Sama Dacia Spring to przystosowane do europejskich gustów elektryczne Renault KZ-E, które samo w sobie jest elektryczną odmianą oferowanego w Indiach Renault Kwizy. Budową KZ-E zajmuje się chińska fabryka w miejscowości Shiyan. Z Państwa Środka pochodzić ma również jego europejski brat bliźniak.
Wiadomość o ulokowaniu produkcji za Wielkim Murem ostro krytykują przedstawiciele francuskich związków zawodowych. Lokalna prasa wprost pisze o „wściekłości” i wytyka władzom koncernu hipokryzję. Dacia Spring zadebiutowała bowiem w kilka tygodni po ogłoszeniu niepokojących deklaracji dotyczących redukcji zatrudnienia we Francji.

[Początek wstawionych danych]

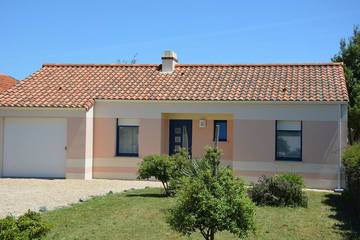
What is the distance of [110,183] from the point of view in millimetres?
20516

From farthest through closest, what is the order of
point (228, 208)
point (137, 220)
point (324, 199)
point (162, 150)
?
point (162, 150) < point (324, 199) < point (137, 220) < point (228, 208)

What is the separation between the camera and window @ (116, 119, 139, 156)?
22.4 metres

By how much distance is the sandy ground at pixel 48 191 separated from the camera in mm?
14258

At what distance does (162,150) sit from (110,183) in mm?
2776

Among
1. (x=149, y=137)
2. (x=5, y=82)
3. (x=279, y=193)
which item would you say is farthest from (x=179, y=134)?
(x=5, y=82)

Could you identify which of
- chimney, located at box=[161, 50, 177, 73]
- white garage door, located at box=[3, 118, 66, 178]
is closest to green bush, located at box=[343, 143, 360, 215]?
chimney, located at box=[161, 50, 177, 73]

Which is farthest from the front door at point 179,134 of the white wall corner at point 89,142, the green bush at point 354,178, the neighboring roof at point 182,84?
the green bush at point 354,178

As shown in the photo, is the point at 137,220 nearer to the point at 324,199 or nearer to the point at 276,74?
the point at 324,199

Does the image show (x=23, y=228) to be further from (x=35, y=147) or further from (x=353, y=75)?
(x=353, y=75)

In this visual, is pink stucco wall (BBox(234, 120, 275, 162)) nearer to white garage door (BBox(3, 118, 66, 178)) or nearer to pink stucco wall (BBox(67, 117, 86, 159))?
pink stucco wall (BBox(67, 117, 86, 159))

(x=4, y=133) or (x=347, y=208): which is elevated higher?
(x=4, y=133)

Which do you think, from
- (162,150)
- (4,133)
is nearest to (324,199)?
(162,150)

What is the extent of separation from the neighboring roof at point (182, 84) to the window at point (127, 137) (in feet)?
3.67

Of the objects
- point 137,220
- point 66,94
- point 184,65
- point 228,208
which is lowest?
point 137,220
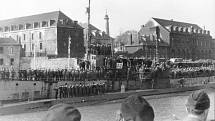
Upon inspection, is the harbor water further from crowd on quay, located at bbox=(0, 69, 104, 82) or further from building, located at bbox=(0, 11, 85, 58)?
building, located at bbox=(0, 11, 85, 58)

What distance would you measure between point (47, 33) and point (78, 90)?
75.2ft

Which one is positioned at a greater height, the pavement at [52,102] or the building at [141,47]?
the building at [141,47]

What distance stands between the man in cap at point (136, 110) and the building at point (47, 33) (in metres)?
42.2

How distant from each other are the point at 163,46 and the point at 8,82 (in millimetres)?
33543

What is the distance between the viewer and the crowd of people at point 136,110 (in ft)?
6.40

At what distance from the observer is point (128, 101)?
2193 millimetres

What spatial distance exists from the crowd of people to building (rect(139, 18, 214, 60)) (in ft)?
167

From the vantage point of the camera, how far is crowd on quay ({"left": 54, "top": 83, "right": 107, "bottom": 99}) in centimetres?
2439

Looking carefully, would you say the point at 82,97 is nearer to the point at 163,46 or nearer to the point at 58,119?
A: the point at 58,119

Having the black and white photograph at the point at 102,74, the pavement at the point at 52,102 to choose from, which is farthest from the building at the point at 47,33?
the pavement at the point at 52,102

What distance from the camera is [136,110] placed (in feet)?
7.00

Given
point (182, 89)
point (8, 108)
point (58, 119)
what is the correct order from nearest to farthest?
point (58, 119)
point (8, 108)
point (182, 89)

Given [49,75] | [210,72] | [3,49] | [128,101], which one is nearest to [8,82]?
[49,75]

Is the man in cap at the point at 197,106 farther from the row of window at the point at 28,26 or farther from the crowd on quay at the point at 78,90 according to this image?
the row of window at the point at 28,26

Sytuację dodatkowo komplikuje fakt, że koncern Renault korzysta właśnie z rządowych subwencji (przypominamy, że rząd Francji jest udziałowcem koncernu), które miały być spożytkowane na stworzenie z Francji „europejskiego centrum produkcji samochodów elektrycznych”. Państwowe wsparcie dla „narodowego” producenta sięgnęło 5 mld euro. Jakby tego było mało, prezydent Macron wstrzymywał wypłacenie pierwszej raty rządowej zapomogi do czasu, gdy władze Renault zgodziły się podjąć dialog ze związkami zawodowymi w sprawie przyszłości dwóch lokalnych fabryk.

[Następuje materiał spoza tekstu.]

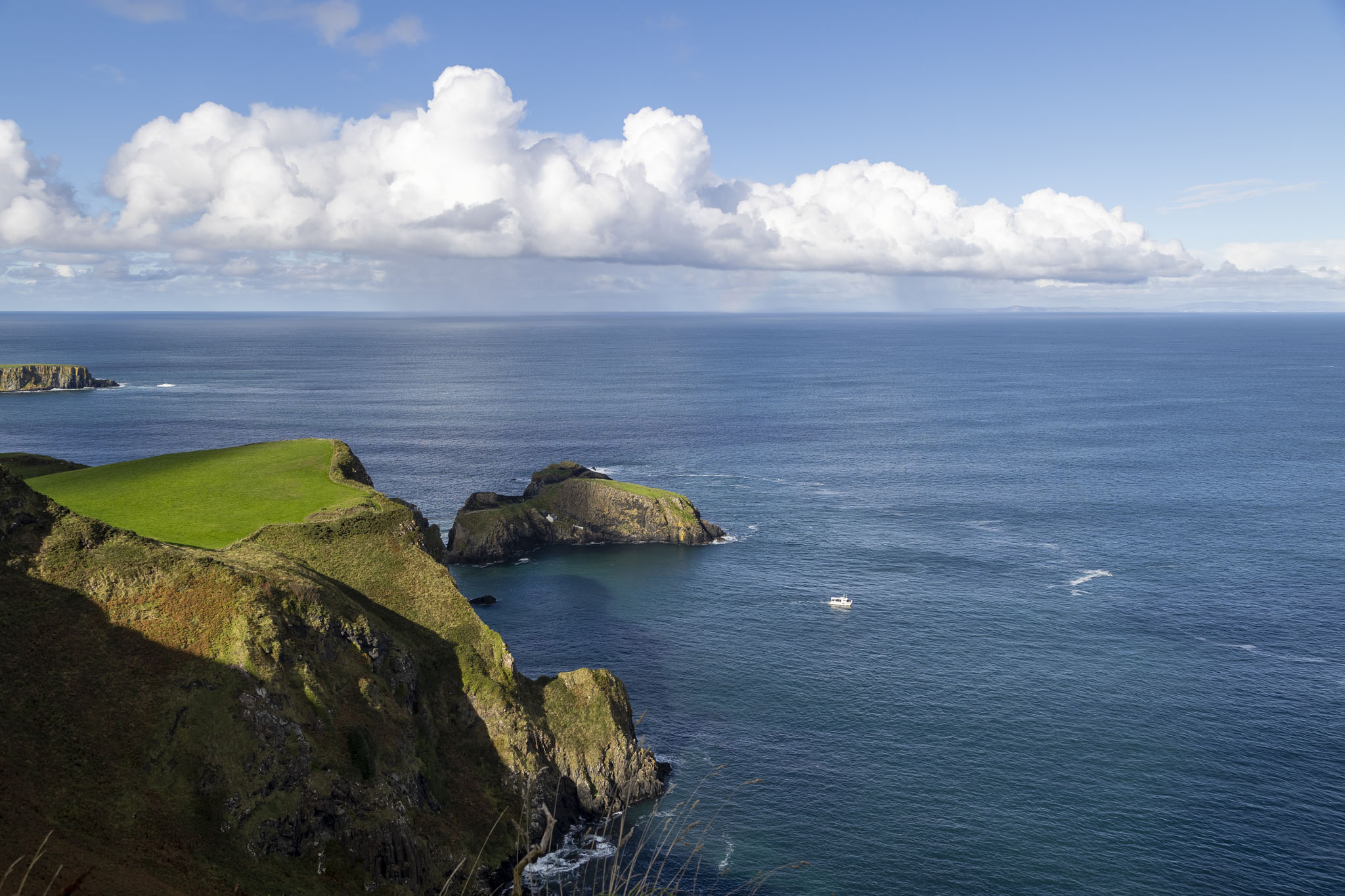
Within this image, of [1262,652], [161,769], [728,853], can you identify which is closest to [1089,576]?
[1262,652]

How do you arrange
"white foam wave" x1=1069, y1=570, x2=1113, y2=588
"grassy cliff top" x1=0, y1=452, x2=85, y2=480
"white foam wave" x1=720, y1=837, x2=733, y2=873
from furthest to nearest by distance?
"white foam wave" x1=1069, y1=570, x2=1113, y2=588 → "grassy cliff top" x1=0, y1=452, x2=85, y2=480 → "white foam wave" x1=720, y1=837, x2=733, y2=873

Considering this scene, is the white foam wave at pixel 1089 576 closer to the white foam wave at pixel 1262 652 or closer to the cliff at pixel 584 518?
the white foam wave at pixel 1262 652

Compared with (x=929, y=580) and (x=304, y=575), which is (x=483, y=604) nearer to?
(x=304, y=575)

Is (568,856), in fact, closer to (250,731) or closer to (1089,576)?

Władze największych francuskich związków zawodowych już wezwały Renault do przestrzegania złożonych w czerwcu deklaracji dotyczących „elektryfikacji” francuskich zakładów, argumentując, że budowanie aut elektrycznych „gdziekolwiek poza Francją” jest „nieodpowiedzialne i niewyobrażalne”. Wśród argumentów przewija się również ten o „katastrofalnym śladzie węglowym” Dacii Spring (z uwagi na transport z Chin), który kłóci się z ideą „zielonego” samochodu.
Renault nie opublikowało jeszcze cennika Dacii Spring, ale samochód od dłuższego czasu przedstawiany jest jako „najtańsze auto elektryczne w Europie”. Jeśli wierzyć wcześniejszym deklaracjom pojazd w podstawowej wersji kosztować ma około 10 tys. euro.
Przypominamy, że sama Dacia Spring mierzy 3,73 m długości, 1,62 m szerokości (bez lusterek) i 1,51 m wysokości. Źródłem napędu jest elektryczny silnik generujący 44 KM i 125 Nm. Auto osiąga prędkość maksymalną 125 km/h i legitymuje się zasięgiem 225 km.